**Input records**
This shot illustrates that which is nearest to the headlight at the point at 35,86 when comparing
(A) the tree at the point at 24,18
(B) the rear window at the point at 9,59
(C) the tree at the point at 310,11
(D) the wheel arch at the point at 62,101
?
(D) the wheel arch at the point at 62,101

**Exercise**
Output each of the rows above again, word for word, in the same order.

**The reply**
This shot illustrates that which is nearest to the headlight at the point at 35,86 when comparing
(A) the tree at the point at 24,18
(B) the rear window at the point at 9,59
(C) the tree at the point at 310,11
(D) the wheel arch at the point at 62,101
?
(D) the wheel arch at the point at 62,101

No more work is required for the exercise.